An Open Letter to Civil Society

An Open Letter to Civil Society
Patrick H. Gaspard
U.S. Ambassador to South Africa
Friday, May 6, 2016

I was delighted more than 200 of Africa’s most prominent and progressive civil society organizations came together with government officials this week in beautiful Cape Town to discuss how to improve governance across the continent.  Your participation in the Open Governance Partnership Africa Regional Conference and important role in helping your respective governments become more open and accountable cannot be understated.  You are needed, welcomed and encouraged to lend a voice and lead the charge in bringing about more transparent governments that empower their citizens.

The United States is committed to civil society.  In 2013, President Obama launched the Stand With Civil Society initiative, a global call to action to support, defend, and sustain these organizations amid a rising tide of restrictions on their operations.  In 2014, he signed a Presidential Memorandum that directed U.S. agencies engaged in countries around the world to consult regularly with and support civil society, even in the most restrictive environments, oppose undue restrictions on civil society’s work, and facilitate greater collaboration and exchange between governments and civil society.

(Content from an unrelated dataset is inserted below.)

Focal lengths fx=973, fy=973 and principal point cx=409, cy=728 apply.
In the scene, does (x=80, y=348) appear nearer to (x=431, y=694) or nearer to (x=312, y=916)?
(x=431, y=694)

Civil society is a critical pillar of society.  You bring the voice of citizens to the government’s ear, put community-empowering agendas into action, and inspire legislation that improves lives.  You also provide a much-needed reality check for government.  For that, you should be commended.  You are a vital resource.  However, all too often you are vilified for your outspoken and critical assessments of government.  Instead of government embracing your criticism as an opportunity for self-reflection and, perhaps, self-correction, you are viewed with contempt.  That’s when you know you are doing a good job.  Throughout the world, civil society and government relations are contentious.  But in thriving democracies like the United States and South Africa we know the tension is necessary to keep government focused on the greater good of citizens.

So, although it is sometimes uncomfortable — although it sometimes causes friction — I ask you to keep speaking out for the human rights of all people, and pushing governments to uphold those rights and freedoms.  The United States will always stand by you.  Dr. Martin Luther King said, “The arc of the moral universe is long, but it bends towards justice.”  The reason we support civil society is because we believe it is civil society, in the tradition of Martin Luther King, that bends the arc toward justice.